BANYAKNYA PEMEKARAN DISTRIK DI
KABUPATEN PEGUNUNGAN BINTANG
BUKAN SOLUSI BAGI RAKYAT APLIM APOM

Akhir Tahun 2008 Sampai Awal Tahun 2009 Telah dan sedang marak dengan pemekaran distrik baik sudah definitiv maupun adapula sedang persiapan rencana pelantikan ke depan ini sebenarnya ”dibatalkan”. Kebijakan Pemerintah Daerah Kabupaten Pegunungan Bintang pemekaran ini dibarengi dengan penerapan UU No. 21 tahun 2001 tentang Otonomi Khusus bagi Provinsi Papua.
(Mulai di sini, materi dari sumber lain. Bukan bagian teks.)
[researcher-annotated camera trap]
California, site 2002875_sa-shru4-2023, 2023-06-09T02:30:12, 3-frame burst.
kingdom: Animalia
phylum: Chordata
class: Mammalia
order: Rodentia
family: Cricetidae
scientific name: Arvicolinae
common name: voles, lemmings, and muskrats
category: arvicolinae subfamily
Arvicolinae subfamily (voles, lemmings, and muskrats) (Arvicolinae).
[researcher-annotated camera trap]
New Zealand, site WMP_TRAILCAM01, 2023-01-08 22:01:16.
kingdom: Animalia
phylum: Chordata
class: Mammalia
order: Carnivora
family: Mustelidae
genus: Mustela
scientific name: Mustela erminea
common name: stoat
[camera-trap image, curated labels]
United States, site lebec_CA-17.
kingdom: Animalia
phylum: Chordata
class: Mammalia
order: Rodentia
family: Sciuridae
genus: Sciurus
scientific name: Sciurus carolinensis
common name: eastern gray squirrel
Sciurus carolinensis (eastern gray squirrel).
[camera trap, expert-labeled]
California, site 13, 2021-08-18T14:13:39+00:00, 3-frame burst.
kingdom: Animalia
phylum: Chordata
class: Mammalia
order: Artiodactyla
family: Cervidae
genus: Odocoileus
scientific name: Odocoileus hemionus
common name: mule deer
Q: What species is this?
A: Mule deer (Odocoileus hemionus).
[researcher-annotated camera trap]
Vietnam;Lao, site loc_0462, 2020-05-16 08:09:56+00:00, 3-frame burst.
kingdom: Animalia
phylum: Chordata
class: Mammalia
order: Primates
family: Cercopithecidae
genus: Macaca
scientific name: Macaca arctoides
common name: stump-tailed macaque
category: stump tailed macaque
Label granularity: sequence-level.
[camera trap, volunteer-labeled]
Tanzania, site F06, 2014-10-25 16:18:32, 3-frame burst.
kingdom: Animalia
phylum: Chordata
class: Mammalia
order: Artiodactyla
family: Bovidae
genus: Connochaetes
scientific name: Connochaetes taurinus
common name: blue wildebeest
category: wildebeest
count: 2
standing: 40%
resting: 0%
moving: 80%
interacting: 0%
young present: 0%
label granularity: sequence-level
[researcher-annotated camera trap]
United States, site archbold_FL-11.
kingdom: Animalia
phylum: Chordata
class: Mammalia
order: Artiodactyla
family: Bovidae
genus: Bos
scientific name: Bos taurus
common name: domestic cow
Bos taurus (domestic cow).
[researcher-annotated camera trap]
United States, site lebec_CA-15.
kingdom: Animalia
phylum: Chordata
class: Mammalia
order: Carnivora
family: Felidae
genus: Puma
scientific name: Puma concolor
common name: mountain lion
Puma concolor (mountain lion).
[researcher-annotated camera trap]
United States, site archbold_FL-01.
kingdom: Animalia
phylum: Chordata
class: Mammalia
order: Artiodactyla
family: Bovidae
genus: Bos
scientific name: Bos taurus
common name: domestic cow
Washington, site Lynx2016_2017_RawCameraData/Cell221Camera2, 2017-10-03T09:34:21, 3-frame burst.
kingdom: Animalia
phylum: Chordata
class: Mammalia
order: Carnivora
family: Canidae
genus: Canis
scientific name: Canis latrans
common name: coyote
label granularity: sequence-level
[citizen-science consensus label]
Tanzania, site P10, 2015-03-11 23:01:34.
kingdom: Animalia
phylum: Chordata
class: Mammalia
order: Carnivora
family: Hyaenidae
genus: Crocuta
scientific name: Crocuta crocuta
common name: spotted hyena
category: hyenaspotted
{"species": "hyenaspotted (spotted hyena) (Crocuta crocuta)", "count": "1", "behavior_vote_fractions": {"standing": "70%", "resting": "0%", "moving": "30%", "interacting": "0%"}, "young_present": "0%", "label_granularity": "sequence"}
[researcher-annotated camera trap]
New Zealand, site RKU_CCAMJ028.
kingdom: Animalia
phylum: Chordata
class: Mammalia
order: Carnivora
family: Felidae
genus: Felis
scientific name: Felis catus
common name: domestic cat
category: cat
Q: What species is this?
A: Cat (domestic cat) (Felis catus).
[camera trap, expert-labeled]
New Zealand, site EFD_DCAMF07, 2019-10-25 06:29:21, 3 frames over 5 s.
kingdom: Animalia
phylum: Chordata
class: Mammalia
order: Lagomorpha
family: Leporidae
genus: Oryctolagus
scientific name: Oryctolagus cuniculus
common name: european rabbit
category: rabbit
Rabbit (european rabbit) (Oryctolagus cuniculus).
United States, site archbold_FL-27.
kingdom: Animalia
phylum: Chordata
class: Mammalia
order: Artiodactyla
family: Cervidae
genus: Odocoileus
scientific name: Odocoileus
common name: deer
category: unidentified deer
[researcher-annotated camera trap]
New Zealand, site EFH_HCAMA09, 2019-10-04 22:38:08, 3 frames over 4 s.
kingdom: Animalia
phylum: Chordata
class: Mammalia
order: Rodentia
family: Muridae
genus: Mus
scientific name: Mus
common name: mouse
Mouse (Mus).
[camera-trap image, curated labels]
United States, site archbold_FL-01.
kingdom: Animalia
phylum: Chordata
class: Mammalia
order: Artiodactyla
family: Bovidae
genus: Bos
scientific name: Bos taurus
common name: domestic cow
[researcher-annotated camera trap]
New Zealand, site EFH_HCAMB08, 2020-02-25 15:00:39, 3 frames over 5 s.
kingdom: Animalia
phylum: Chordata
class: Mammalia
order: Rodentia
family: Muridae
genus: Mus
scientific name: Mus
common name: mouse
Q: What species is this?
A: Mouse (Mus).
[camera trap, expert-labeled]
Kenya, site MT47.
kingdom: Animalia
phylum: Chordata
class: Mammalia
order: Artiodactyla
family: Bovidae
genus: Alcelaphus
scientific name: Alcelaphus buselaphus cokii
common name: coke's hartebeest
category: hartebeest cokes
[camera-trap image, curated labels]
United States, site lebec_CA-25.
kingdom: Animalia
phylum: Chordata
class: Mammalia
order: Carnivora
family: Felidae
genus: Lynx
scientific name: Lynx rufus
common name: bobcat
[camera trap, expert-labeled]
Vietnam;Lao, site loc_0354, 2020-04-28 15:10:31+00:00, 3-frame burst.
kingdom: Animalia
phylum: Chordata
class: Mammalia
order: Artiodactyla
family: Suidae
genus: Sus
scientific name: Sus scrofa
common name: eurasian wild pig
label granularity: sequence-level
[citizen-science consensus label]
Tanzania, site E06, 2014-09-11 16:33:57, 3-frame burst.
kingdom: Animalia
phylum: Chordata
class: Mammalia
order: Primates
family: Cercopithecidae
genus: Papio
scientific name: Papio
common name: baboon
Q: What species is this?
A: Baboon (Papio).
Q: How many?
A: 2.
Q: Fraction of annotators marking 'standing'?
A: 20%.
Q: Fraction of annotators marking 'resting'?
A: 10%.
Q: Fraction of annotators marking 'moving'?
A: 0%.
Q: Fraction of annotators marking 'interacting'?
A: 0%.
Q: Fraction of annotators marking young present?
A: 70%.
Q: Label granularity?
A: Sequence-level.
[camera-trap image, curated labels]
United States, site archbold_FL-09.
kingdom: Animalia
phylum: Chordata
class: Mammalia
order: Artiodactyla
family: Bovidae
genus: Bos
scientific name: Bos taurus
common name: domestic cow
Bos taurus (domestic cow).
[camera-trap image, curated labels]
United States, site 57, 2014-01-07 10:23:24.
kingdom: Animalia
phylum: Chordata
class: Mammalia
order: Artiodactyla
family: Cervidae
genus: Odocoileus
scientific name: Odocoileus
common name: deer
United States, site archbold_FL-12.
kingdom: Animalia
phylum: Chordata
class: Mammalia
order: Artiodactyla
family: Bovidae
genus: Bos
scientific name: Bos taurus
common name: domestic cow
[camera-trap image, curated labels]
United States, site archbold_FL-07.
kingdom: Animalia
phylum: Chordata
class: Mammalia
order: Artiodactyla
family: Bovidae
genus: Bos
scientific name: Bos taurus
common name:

Alasan utama diterbitkan undang-undang ini adalah untuk mempercepat pembangunan provinsi papua sehingga sejajar dengan provinsi lain yang telah lebih maju .Kemudian Otsus Dewasa ini yang telah berjalan 8 tahun, dalam kurun waktu 8 tahun implementasi otonomi khusus telah berhasil memekarkan beberapa wilayah di provinsi Papua sesuai UU No. 26 tahun 2002 tentang Pemekaran 14 Kabupaten salah satunya adalah Kabupaten Pegunungan Bintang, kemudian dari masing-masing Kabupaten mempunyai hak tersendiri yaitu memekarkan distrik dan desa/Kampung.
Hal ini kebijakan Pemerintah Daerah Kabupaten Pegunungan Bintang, mengara ke pemekaran distrik dan kampung merupakan “Malapetaka bagi rakyat Aplim Apom” artinya, Distrik yang sudah menjadi definitiv pun belum ada tanda-tanda perkembangan pembangunan yang jelas yaitu, baik personil staf distrik, keamanan, tenaga medis, dan tenaga guru pun bulum ditempatkan serta aktifitas kantor juga belum berjalan normal. Contohnya, Distrik Eipomek yang lantik pada bulan November tahun 2008 dan sudah menjalani satu tahun sampai sejauh ini kepala distrik pun belum samapi di lapangan karena pemerintah daerah belum memfasilitasi untuk turun ke lapangan. Sedangkan ditingkat kampung, distrik telah terjadi pemekaran besar-besaran tanpa menilai syarat-syarat sebuah desa atau distrik, dengan demikian hasil pemekaran alias mencapai puluhan distrik dan ratusan desa/kampung di Kabupaten Pegunungan Bintang lantas semua pemekaran ini hendak dibawah kemana? apa ini solusi terbaik untuk rakyat Aplim Apom? Benarkah kebijakan ini untuk merubah pola kehidupan rakyat aplim apom dari tradisional ke modernisiasi? Apa mengantarkan Rakyat aplim apom menujuh kesejahtraan dengan cara menghambat? keempat pertanyaan diatas menjawab dengan sederhana bahwa ingin membangun Pegunungan Bintang baru maka “Pemerintah Daerah jangan saling melemparkan pertanggung jawaban dari pejabat ke pejabat”. Argumen diatas cukup rasional karena dinilai oleh kalangan masyarakat bahwa Pemerintah daerah tidak mampu mengatasi masalah dan bertanggung jawab, jujur saja “Rakyat aplim apom korban karena baku lempar pertanggung jawaban”. Distrik Eipomek saat ini membutuhkan pembangunan secara jelas. ternyata kenyataanya adalah kekecewaan yang mereka terima karena distrik lama di Eipmek belum memenuhi keinginan masyarakat lompat ke Famek menjadi distrik hal ini Pemerintah Daerah benar-benar sangat megecewakan masyarakat distrik Eipomek.